A pro-reform organization, the Manchester Patriotic Union, organized the mass demonstration at St. Peter’s Fields. For their headline speaker, they chose a popular radical, Henry Hunt. He had been an outspoken advocate of parliamentary reforms for years, but he favored tactics of mass persuasion rather than violence. His Tory enemies mocked his reputation as a speaker, calling him “Orator” Hunt.  The name stuck.



The clamour for reform, added to the unrest in the country, had long alarmed the authorities. They feared (or claimed to fear) that Britain was headed for a revolution similar to that in France in 1789. Hunt's popularity added to their concern.

On the day of the Manchester meeting, the local militia and regular soldiers were out in force. Hundreds of heavily armed cavalry and infantrymen surrounded the meeting place. Contemporary accounts claim that the crowd was well behaved, and included families dressed in their Sunday clothes.

As Hunt got up on the platform to speak, the crowd erupted with a huge roar of approval. The head of the local magistrates issued a warrant for Hunt’s arrest. 

The man charged with serving the warrant requested military assistance. The upshot was that cavalry charged into the crowd, wielding sabers to clear the way and disperse the crowd. As they became entangled among the mass, more cavalry rode into their rescue. Before the melee finished, they had killed about a dozen people and injured about 700. One of the dead was a two year old boy, Joseph Fildes.

The actions of the soldiers sparked immense outrage throughout the country, especially in the popular press. In pointed, shameful contrast to the victory at Waterloo, it soon became known as Massacre of Peterloo. Among other things, it led to the foundation of the radical Manchester Guardian and inspired Percy Bysshe Shelley to write his oft-quoted poem, The Masque of Anarchy.

Peterloo was the subject of many contemporary prints. The one below was published only a few days after the event and depicts the moment of Hunt's arrest. 



Perhaps the most famous image of Peterloo was that produced by George Cruikshank, who later illustrated some of Dickens' writings.



Peterloo did not have any immediate effect on reform. In fact, the terrified Tory government quickly passed a series of acts designed to repress the radical movement, the infamous Six Acts.

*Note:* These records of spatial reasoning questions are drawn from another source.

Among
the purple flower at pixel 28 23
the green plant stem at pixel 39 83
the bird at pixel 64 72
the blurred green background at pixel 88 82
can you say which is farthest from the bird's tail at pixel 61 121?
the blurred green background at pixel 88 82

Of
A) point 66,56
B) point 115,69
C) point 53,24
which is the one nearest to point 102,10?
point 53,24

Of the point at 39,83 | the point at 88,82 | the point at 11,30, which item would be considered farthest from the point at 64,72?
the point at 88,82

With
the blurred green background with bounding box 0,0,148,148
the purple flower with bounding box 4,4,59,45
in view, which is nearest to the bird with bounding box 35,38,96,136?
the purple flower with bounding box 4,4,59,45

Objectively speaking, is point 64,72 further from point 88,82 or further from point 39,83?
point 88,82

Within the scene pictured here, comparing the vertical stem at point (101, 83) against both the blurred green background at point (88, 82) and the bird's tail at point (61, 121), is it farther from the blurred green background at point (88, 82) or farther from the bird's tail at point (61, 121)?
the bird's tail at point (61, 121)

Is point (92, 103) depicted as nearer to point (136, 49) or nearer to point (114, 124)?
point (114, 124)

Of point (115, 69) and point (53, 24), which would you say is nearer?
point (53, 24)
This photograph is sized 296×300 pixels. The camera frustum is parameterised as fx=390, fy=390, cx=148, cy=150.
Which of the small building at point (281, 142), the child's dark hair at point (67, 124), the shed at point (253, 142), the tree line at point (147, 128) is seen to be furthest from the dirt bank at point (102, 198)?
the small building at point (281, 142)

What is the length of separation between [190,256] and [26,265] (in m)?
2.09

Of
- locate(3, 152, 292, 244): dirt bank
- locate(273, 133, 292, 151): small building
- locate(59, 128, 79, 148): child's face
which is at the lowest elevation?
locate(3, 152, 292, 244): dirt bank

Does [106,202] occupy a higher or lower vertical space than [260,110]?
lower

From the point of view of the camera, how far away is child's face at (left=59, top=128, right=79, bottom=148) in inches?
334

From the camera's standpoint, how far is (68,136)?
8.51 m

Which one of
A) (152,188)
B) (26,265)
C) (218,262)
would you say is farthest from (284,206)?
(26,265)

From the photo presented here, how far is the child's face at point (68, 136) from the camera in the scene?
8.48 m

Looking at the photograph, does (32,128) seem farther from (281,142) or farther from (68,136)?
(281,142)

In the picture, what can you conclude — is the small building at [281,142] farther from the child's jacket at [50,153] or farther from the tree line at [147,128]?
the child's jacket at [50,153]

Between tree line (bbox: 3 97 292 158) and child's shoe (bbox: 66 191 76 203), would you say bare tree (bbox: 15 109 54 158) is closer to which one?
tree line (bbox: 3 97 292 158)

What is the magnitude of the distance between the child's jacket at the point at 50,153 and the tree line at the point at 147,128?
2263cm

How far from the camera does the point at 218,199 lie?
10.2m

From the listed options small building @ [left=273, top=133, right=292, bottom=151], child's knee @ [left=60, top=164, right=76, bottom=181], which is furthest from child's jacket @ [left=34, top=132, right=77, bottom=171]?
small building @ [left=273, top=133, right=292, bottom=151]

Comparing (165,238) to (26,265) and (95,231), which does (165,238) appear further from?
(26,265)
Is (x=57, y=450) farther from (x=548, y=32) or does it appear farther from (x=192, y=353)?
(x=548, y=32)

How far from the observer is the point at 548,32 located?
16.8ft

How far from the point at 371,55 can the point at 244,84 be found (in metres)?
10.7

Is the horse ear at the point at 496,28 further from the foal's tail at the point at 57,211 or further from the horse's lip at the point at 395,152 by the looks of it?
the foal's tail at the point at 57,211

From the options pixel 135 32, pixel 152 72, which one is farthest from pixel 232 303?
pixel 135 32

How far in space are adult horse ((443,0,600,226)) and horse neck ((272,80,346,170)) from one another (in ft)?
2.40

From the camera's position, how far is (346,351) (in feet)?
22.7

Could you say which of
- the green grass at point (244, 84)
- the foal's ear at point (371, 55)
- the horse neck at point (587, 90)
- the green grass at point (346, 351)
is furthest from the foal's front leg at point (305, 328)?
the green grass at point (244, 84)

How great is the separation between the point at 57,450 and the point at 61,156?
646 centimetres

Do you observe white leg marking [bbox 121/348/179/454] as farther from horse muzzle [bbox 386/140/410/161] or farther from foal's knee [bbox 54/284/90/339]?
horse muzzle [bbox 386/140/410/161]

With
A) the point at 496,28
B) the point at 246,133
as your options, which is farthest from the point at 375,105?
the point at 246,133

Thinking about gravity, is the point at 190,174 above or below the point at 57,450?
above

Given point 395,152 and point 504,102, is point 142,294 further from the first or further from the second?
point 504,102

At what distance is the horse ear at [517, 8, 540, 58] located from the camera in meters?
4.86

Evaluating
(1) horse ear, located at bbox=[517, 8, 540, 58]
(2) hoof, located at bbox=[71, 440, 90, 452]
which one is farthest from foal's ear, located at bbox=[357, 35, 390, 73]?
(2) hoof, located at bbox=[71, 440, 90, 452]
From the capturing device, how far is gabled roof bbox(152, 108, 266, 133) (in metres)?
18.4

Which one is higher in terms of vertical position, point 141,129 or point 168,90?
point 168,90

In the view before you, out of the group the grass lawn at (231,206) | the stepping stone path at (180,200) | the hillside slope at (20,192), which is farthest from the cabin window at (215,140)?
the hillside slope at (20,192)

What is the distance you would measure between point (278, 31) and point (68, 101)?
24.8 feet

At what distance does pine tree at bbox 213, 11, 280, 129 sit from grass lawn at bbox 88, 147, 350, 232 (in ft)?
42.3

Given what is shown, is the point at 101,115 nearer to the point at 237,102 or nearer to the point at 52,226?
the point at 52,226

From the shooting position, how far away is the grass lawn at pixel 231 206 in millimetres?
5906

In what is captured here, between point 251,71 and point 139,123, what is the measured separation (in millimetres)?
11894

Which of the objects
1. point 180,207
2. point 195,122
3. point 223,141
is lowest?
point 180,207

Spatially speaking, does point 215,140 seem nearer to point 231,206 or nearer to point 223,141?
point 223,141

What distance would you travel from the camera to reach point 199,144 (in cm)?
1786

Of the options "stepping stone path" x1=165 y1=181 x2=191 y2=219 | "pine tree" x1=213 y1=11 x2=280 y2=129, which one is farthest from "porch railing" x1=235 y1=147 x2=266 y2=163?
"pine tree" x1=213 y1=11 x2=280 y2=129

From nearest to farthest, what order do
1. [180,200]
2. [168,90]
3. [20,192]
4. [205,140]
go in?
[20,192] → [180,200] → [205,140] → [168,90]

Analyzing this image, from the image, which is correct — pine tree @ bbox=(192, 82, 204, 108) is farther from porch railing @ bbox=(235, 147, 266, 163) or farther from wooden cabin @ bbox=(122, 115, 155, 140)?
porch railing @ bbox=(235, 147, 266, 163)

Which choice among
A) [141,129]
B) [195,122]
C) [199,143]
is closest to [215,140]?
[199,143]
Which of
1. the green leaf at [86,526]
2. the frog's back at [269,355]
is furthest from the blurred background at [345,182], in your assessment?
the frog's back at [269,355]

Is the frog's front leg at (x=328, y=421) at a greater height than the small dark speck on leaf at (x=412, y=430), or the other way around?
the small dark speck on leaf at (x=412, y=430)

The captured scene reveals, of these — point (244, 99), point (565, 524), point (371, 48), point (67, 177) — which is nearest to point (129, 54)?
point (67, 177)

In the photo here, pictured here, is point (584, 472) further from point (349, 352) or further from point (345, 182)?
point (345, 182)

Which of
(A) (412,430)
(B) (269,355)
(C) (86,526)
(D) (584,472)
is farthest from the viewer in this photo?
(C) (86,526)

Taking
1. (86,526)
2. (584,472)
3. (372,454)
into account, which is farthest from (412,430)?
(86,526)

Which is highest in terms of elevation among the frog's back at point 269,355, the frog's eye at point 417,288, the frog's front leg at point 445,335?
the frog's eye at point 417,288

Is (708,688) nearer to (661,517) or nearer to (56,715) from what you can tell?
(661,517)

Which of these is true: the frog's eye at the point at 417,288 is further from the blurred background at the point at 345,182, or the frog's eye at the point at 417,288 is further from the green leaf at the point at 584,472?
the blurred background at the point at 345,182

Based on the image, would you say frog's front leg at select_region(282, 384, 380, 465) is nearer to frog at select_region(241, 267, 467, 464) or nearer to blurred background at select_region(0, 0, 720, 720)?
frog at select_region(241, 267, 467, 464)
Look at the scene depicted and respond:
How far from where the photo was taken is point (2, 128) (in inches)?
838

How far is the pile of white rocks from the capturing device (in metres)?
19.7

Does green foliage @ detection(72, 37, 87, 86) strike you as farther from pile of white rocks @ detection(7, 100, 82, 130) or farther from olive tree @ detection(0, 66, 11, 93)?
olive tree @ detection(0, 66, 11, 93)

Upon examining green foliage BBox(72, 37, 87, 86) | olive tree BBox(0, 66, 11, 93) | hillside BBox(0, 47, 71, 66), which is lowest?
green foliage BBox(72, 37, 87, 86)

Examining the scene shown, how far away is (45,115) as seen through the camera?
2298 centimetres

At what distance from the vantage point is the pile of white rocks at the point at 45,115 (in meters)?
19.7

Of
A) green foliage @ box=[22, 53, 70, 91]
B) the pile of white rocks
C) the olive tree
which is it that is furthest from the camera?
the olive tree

The acts were not rigorously enforced, however, and the reform movement continued to attract popular support in the wake of Peterloo. Fears of popular revolt grew again after another French Revolution deposed King Charles X in 1830, but on this occasion the British government conceded some of the popular demands. 

In 1832 a Whig dominated Parliament passed the Great Reform Act. Ironically, the ministry that drew it up it was the most aristocratic in British history. (The Prime Minister, Earl Grey, later had a bergamot flavored tea named after him.)

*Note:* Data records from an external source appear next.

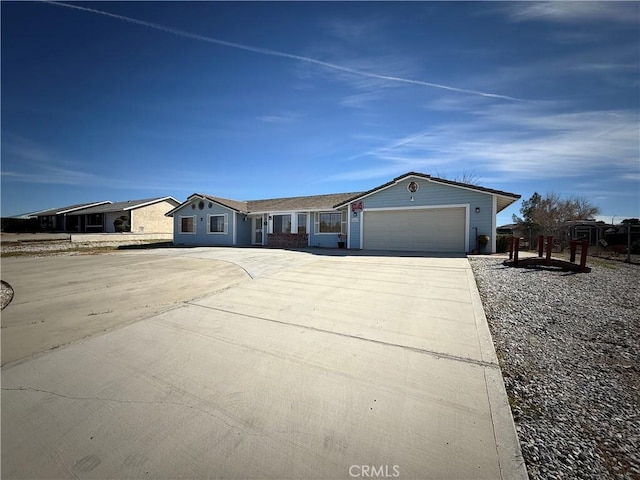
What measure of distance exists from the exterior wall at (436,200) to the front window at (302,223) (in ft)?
14.3

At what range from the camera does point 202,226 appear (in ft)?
77.8

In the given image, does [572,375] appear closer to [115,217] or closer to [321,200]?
[321,200]

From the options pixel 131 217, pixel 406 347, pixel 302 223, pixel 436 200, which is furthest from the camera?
pixel 131 217

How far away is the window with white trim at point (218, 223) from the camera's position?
22531mm

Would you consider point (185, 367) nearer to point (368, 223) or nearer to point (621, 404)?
point (621, 404)

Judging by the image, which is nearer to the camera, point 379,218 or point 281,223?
point 379,218

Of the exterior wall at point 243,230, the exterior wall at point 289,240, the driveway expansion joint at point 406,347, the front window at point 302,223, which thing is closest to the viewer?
the driveway expansion joint at point 406,347

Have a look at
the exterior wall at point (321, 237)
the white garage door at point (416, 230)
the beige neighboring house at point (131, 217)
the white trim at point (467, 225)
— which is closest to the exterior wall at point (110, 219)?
the beige neighboring house at point (131, 217)

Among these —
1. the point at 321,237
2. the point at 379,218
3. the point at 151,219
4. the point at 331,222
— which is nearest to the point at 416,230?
the point at 379,218

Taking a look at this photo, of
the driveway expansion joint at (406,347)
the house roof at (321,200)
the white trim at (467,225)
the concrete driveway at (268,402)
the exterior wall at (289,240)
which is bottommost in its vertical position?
the concrete driveway at (268,402)

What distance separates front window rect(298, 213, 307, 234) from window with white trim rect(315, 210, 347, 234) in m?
1.03

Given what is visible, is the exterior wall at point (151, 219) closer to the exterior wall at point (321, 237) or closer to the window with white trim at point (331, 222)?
the exterior wall at point (321, 237)

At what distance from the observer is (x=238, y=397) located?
2488 millimetres

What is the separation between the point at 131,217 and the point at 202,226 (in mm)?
12868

Far from democratic, the Great Reform Bill did extend representation to many new voters, mostly from the middle class. It also eliminated many corrupt electoral practices. It was followed by other reform bills in the late 19th and early 20th centuries that gradually extended political rights to all men and then women. In that sense, Peterloo was stage on Britain's evolution into a democracy.

Further reading: Joyce Marlow, The Peterloo Massacre, 1969.